Patti Smith, the poet laureate of punk rock, never has been one to hold her tongue.
"I haven't seen so many people without a mask since the Republican convention," Smith said early Saturday night at the Surly Brewing Festival Field in Minneapolis, shortly after she took off her own face mask.
Smith urged pandemic public safety.
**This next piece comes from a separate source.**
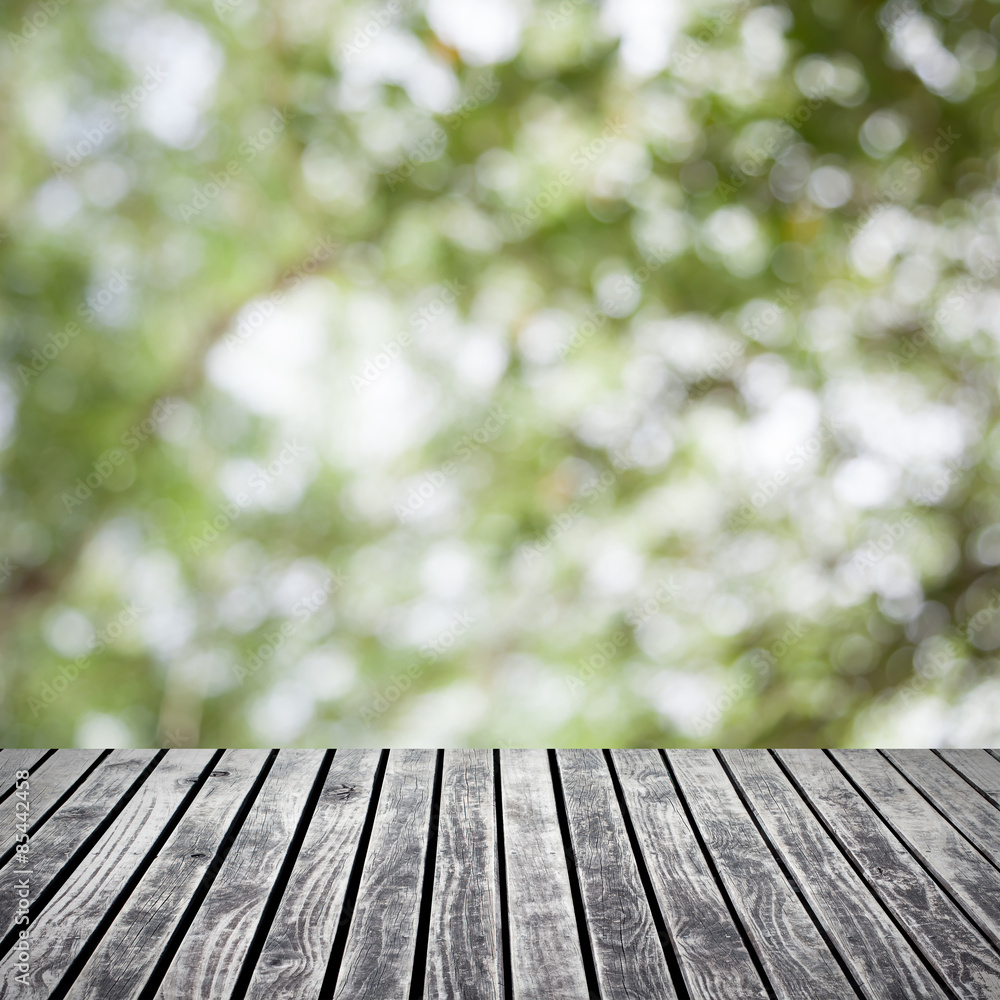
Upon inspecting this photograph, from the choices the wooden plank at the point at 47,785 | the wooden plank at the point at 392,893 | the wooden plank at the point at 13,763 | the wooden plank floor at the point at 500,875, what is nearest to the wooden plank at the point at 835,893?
the wooden plank floor at the point at 500,875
And, as always, she urged people to dream, vote, strike, love, create and "use your voice." The Rock Hall of Famer and award-winning memoirist mixed politics with poetry and rhythmic rock 'n' roll in a sometimes emotional, sometimes artful, occasionally ragged and ultimately winning 100-minute outdoor performance.
In her first Twin Cities appearance in four years, Smith gave shout-outs to recently departed Minnesota musician friends Grant Hart and Tony Glover as well as Grateful Dead leader Jerry Garcia, whom she said was born on Aug. 1 and died on Aug. 9 so she was still celebrating the nine-day Jerry Week.
Smith saluted Bob Dylan, though she didn't acknowledge that she was in his home state or that she had a role in accepting his Nobel Prize for literature (she sang his "A Hard Rain's A-Gonna Fall" at the ceremony he didn't attend in Stockholm but she flubbed the lyrics).
She did deliver "A Hard Rain" on Saturday, with eyeglasses and a hand-held lyric sheet. As the wordy broadside carried on and on, her urgency increased. "Where black is the color," she shouted with piercing vitriol, "where none is the number." Her clenching of her fists, her imploring "c'mon" to the crowd to sing the chorus and her shouting the coda "Bob Dylan, long may he prevail" all spoke to the potency and intensity of this reading.
During the rest of the set, Smith seemed to be at her most potent when revisiting material from early in her career. She opened with "Redondo Beach," the hip-swaying reggae groover from her magnificent 1975 debut album "Horses." Does any rocker — let alone one who is 74 years old — dance with more interpretive grace and soulfulness to their own music?
Her intoxicating mashup of "Land" and "Gloria," also from "Horses," was the unquestionable highlight, complete with an ad-libbed poetic rant about COVID-19. Two other oldies, "Pissing in the River" and "Dancing Barefoot," also invigorated the crowd of 3,500.